Saturday 24 May 2008

Opening Remarks

Welcome to the blog!

To object to CCTV in "today's inconnected world" is to hold an unfashionable minority viewpoint. This is the preserve of old-Labour socialists, recalcitrant liberals, hard-nosed Tories, human rights lawyers, privacy activists, data protection campaigners, hoodies, Victor Meldrew types, visitors from overseas or returning ex-pats, conspiracy theorists, gloommongers, hippy visionaries, peaceniks and constitutionalists. This is the awkward squad. But boy what a coalition this awkward squad represents!

Our cause - first and foremost - is a principled one. We value the privacy of the individual citizen and the dignity of our community at large - here, in Kirkcaldy. Without privacy, there can be no dignity. Privacy is a right, while dignity lies at the heart of our humanity.

CCTV is an infringement on your privacy. By this means, the state builds up an unduly detailed picture of our lives. In future, all of your errors, stumbles, bloody noses, bad hair days, confrontations, romantic moments - the private matter of public places - will become the property of the state to be duplicated and disseminated in a manner entirely outwith of your control.

Society functioned for better and worse without CCTV and public surveillance in general for millenia past. Increasingly, we are replacing natural, organic relations, with filtered, atomised, virtual existences. Our neighbourliness - as Fifers never exactly one of our more famed characteristics - will suffer as we substitute spontaneous, interpersonal lives for mediated dependencies controlled by a state bureaucracy whose function is to mechanise and saniticise vital, natural instincts.

Like the right to protest. Like the right to associate with real police officers as they walk the street in their professional capacity of guardians of the law. Like the right not to have CCTV operators learn all manner of details of your proclivities, habits, tastes, waking hours. Like the right not to have you stumble down a manhole or dress tear beamed around the world for popular entertainment.
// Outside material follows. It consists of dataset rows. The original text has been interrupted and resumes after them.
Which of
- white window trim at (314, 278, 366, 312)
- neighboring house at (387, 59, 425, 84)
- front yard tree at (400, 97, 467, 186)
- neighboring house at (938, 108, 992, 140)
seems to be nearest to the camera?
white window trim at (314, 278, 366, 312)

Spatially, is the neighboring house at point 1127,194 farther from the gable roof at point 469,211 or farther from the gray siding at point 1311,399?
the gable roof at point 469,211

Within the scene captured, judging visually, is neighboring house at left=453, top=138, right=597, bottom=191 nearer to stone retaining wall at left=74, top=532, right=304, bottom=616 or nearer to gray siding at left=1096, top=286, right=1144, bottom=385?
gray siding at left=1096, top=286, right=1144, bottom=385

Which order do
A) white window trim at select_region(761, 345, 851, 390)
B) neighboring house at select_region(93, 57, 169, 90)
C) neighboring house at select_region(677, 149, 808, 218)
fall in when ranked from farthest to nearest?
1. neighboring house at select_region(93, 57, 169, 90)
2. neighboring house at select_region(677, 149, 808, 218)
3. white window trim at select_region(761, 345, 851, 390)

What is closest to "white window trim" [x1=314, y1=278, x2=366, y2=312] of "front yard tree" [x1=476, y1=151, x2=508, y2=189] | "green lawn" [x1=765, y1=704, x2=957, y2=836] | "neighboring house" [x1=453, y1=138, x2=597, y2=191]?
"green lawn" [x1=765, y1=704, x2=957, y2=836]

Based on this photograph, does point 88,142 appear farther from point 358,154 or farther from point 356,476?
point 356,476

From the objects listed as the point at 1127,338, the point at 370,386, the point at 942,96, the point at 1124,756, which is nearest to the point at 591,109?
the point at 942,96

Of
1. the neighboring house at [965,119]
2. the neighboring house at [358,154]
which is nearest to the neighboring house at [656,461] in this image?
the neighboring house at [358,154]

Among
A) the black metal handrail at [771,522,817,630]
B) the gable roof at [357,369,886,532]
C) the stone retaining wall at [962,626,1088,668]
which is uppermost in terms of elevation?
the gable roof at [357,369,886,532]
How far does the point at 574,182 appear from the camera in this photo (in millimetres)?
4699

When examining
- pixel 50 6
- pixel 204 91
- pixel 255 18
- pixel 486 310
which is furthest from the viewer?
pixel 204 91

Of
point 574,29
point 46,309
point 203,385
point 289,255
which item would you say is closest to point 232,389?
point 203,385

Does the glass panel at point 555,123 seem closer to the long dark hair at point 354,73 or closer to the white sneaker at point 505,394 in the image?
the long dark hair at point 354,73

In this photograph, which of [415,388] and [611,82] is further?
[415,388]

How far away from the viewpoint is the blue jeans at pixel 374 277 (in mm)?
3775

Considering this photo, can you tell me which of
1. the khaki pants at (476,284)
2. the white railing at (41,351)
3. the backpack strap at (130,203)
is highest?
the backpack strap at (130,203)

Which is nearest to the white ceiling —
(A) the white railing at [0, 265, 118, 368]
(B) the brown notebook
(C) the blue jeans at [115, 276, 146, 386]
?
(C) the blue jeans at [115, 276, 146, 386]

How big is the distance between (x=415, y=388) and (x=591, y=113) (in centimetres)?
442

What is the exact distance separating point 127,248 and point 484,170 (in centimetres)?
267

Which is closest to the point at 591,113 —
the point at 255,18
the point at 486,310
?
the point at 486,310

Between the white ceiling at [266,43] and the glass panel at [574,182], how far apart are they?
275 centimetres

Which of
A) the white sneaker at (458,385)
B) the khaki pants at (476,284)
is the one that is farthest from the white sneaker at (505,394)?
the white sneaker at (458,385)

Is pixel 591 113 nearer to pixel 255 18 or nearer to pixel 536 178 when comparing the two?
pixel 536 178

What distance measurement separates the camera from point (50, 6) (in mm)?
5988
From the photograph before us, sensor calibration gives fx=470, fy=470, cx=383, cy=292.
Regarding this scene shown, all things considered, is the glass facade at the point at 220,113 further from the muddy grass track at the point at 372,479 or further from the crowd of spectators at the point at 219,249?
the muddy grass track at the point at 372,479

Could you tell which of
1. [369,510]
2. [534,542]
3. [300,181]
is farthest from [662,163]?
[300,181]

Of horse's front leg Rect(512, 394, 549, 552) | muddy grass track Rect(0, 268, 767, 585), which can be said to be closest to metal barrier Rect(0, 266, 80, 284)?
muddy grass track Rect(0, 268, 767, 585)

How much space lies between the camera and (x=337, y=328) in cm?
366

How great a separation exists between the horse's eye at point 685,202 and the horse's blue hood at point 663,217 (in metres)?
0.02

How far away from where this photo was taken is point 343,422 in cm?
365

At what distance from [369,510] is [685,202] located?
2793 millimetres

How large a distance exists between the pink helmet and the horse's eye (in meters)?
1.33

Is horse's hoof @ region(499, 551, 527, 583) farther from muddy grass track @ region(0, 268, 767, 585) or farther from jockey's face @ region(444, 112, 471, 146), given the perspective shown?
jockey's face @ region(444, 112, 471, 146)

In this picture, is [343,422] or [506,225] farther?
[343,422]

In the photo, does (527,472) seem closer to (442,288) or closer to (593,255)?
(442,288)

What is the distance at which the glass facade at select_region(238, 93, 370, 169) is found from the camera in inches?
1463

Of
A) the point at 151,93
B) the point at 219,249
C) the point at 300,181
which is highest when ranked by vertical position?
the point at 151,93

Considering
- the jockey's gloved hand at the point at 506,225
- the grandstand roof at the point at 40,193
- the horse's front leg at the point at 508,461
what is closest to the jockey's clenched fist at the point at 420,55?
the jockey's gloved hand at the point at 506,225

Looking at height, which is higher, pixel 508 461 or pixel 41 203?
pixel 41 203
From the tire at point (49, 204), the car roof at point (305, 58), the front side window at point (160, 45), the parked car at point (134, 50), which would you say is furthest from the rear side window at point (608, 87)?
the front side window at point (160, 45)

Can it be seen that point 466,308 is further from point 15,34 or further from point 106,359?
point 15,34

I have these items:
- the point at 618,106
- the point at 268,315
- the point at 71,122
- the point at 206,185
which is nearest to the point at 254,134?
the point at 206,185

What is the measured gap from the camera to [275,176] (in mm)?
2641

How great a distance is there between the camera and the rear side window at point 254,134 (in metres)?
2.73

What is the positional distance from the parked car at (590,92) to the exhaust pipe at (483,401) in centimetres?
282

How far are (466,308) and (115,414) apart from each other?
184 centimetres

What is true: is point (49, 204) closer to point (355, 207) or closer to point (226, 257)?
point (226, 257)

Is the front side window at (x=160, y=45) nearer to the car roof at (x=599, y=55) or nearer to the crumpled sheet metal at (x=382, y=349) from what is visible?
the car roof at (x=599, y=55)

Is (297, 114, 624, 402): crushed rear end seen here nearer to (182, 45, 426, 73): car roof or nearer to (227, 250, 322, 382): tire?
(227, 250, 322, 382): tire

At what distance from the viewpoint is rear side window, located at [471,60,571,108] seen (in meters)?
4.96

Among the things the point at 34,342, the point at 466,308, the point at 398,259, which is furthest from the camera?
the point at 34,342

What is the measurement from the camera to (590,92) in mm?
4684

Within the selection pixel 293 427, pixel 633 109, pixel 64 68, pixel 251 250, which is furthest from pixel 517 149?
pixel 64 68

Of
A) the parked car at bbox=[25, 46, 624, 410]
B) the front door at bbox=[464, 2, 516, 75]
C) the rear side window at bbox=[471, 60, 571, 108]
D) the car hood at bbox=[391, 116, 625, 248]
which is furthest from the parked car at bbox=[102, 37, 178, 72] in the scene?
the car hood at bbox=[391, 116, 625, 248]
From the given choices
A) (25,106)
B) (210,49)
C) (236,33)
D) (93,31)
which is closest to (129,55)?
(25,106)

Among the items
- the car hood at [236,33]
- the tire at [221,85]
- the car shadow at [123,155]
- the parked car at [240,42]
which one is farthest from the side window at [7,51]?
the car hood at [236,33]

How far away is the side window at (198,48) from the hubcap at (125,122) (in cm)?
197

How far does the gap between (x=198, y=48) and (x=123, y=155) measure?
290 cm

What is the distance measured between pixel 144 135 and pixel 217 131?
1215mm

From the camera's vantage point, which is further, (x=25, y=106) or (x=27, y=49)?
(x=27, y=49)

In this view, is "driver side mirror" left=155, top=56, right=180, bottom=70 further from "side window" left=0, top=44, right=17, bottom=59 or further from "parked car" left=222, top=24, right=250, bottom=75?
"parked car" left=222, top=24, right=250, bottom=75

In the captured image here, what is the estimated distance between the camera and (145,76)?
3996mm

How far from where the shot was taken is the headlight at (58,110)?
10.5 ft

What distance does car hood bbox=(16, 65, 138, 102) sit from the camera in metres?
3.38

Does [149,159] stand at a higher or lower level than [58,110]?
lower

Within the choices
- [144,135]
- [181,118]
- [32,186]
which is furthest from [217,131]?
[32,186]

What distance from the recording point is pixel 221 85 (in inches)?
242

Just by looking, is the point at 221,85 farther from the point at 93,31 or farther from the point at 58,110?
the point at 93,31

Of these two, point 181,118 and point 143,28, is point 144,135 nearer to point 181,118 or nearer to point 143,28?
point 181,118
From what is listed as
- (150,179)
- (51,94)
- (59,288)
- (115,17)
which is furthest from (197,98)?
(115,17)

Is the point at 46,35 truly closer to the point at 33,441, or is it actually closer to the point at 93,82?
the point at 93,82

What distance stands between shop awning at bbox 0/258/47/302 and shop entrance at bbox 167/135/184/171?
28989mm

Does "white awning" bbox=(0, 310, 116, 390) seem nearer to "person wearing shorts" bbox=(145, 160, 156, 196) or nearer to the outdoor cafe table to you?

Your privacy and - therefore - your dignity is at the heart of the matter. This is not a question about crime. Surveys have shown that the impact of CCTV on relevant crime in covered areas is four percent, and that is before the displacement issue is taken into account.

We must have the utmost of respect for the Police. I would love to see the day that the Police are respected - not feared - in Kirkcaldy, in a way that they haven't been since the first few post-war years. To do this they must be seen and known. The money saved by dismantling the CCTV network should be ringfenced for Policing. This is not an anti-Police campaign movement. The Police are at the heart of successful communities.

Fellow langtonians, now is the time to make your voices heard. Ask your elected representatives where they stand on this issue. Make your vote contingent on a respect of civil privacy and human dignity. It is time for CCTV to be banned in all public places in Kirkcaldy.